Armadas of tanker ships, each holding a million barrels of crude, have been heading East to pump up China's "rainy day" oil reserves. All the while the nation was constructing new and larger holding tanks.
Yet something just happened - China's SPR is near full, so that massive amount of demand will no longer be holding the market up. Other countries, from Pakistan to Malawi are also quickly able to top up their national tanks at these prices.
U.S. Shale Oil and Fracking:
Much has been made about the U.S. shale oil boom. However, with these depressed crude prices over the last few years, many of the projects either can not make enough to sustain their operations, or can not secure further financing. In addition, most fracking wells use up the majority of their resource within the first year, and the output diminishes significantly from there.

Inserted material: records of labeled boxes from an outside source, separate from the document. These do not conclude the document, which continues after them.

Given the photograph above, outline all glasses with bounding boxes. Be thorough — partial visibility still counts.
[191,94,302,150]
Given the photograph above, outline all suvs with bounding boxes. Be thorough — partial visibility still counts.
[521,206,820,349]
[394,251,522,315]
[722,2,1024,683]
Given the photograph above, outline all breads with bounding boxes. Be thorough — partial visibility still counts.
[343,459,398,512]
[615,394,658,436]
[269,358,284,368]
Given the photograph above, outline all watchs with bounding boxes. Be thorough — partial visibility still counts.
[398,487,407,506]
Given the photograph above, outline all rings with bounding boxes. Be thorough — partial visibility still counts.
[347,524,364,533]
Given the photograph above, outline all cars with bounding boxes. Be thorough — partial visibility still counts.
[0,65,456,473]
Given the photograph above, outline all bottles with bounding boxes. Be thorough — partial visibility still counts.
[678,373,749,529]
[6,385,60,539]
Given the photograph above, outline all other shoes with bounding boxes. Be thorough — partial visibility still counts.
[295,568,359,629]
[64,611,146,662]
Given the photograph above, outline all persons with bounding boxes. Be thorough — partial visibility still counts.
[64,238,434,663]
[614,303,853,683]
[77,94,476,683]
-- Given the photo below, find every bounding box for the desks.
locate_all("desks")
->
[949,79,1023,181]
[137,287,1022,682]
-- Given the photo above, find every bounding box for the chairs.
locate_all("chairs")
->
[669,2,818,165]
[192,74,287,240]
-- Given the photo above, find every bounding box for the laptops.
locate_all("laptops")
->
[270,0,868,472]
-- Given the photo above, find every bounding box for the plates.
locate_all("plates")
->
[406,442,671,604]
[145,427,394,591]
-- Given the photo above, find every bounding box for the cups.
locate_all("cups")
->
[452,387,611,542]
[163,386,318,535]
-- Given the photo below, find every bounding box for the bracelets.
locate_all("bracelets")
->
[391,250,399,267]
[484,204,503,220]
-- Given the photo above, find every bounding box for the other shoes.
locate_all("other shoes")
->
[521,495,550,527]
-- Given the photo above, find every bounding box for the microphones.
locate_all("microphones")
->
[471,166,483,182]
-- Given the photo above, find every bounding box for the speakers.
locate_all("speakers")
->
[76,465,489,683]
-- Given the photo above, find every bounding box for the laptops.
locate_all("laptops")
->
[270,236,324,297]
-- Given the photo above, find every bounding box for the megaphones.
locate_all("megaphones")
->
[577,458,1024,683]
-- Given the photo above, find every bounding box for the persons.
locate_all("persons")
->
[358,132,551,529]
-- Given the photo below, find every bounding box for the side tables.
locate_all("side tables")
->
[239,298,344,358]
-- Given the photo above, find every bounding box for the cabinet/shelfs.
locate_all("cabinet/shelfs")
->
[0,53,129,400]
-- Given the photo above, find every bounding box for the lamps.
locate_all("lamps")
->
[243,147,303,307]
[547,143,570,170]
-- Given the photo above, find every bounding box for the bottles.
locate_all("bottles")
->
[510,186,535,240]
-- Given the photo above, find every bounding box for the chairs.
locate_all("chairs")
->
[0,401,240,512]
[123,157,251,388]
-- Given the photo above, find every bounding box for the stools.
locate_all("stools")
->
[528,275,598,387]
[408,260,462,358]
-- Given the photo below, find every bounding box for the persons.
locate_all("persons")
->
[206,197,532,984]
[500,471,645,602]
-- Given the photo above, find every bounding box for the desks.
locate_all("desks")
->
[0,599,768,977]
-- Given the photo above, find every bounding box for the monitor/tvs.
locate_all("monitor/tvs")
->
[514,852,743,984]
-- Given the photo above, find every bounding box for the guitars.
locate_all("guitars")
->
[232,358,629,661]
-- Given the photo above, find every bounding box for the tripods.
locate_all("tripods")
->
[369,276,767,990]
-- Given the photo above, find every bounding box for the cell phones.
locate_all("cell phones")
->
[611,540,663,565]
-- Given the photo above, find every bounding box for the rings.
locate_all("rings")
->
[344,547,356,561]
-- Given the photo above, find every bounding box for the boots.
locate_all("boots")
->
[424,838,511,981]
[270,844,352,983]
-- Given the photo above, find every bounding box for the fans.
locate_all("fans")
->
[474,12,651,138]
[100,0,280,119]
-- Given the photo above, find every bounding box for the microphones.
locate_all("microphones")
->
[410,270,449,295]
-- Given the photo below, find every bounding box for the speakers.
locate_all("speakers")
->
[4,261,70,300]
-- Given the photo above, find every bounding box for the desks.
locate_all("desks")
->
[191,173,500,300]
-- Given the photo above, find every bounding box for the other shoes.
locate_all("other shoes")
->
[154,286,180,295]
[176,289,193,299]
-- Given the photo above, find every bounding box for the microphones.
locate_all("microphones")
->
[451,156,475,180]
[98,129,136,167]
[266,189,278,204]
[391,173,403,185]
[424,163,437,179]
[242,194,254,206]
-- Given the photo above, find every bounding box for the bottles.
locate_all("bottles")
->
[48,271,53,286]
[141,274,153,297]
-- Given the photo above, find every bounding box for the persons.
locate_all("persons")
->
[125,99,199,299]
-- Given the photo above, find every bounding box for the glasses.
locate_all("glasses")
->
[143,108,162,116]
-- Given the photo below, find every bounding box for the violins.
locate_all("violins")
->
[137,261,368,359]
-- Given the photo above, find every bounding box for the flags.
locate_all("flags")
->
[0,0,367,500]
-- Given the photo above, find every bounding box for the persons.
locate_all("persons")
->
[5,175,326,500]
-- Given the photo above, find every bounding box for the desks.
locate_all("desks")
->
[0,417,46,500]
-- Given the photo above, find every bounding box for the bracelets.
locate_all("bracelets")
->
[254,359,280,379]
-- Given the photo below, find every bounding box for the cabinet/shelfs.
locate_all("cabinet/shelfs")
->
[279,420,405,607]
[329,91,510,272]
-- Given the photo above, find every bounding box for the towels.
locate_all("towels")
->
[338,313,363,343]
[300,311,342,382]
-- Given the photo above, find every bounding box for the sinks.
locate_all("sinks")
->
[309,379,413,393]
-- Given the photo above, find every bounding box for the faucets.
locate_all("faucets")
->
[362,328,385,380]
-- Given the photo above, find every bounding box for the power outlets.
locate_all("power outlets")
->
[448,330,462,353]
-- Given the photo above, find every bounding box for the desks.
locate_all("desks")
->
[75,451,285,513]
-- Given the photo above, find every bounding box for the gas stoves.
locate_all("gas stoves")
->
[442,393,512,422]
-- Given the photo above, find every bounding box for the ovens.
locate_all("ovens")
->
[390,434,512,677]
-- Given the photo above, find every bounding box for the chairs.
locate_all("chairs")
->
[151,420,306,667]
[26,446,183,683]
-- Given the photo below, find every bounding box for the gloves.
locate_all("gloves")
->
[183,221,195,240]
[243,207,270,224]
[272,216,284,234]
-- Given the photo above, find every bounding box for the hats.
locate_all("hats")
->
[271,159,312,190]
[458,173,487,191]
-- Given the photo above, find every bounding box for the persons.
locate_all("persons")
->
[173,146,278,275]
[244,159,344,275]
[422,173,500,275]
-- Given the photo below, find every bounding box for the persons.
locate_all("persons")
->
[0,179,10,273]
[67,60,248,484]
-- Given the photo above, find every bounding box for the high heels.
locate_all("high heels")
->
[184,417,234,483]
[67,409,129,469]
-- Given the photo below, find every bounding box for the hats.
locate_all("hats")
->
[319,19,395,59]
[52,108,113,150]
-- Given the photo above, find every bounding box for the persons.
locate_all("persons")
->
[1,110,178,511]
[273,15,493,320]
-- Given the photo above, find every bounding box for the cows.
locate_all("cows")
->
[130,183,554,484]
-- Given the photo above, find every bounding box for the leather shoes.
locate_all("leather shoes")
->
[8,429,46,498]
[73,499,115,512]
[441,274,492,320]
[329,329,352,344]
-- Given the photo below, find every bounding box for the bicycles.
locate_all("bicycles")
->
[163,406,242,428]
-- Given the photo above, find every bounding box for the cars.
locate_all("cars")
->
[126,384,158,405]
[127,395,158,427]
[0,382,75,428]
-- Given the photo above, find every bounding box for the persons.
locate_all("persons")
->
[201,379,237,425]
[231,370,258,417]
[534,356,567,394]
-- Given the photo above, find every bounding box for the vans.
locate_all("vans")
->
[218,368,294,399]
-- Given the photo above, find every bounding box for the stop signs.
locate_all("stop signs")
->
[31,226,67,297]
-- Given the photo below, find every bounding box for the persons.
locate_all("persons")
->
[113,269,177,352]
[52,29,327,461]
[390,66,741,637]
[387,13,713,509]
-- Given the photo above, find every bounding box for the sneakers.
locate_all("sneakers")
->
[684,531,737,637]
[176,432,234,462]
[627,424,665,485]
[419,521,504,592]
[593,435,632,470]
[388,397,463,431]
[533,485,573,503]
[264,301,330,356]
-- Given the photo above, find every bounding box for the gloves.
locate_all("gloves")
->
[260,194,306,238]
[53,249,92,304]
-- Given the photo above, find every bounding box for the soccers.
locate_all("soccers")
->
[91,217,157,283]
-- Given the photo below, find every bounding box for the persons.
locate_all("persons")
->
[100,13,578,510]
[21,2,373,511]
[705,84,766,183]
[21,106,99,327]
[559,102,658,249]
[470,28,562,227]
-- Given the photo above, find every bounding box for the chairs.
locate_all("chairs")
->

Meanwhile, numerous wells are shutting down, because they are not feasible at current prices.
According to Forbes, in the last week the land rig count fell by 37, while horizontal rigs dropped by 30, which represents the largest weekly decline since early in 2015. Baker Hughes, which tracks total rigs in operation, shows a count of 664, which is a decrease of 1,086 from this time last year.
All this points to capitulation among drillers, caution from lenders, and significantly constrained supply. While oil prices could keep falling, they will eventually bounce back when demand outweighs the continuously diminishing supply.
Iran and Saudi Arabia:
Tensions continue to escalate between these Middle Eastern neighbors, over religious and ideological divides, as well as the conflicts arising in Syria and Yemen. The Saudi's have recalled their ambassadors, while shutting down all economic ties. The Iranians burned down the Saudi embassy in Tehran, and responded in kind to the economic and diplomatic relations.
Short of all-out-war, the way Iran and Saudi Arabia can agitate one another is through dropping oil prices. Each nation has been producing (or preparing to produce) to their heart's content, and they are both driving oil prices down indirectly (cutting off their nose to spite their face). This puts pressure on both of their economies.
Countdown to 2068:
According to data from numerous sources, British Petroleum among them, the entire planet has only about 53 years of oil left, at current consumption rates. The Official Oil Depletion Clock puts that time frame at 53 years, and 213 days.
While no one can know what the future holds, you can be relatively certain that oil prices will be depressed for a while. However, it is exactly those depressed prices which will result in production cuts and increased usage.
Eventually, as can be seen in many of these top oil and gas blogs, that constrained supply will eventually result in a demand shortfall, and subsequently higher prices once again.
When wolves eat most of the rabbits and deer, they starve and die off. Then, without predators, the rabbits and deer populations explode. This is similar to what will happen with oil prices.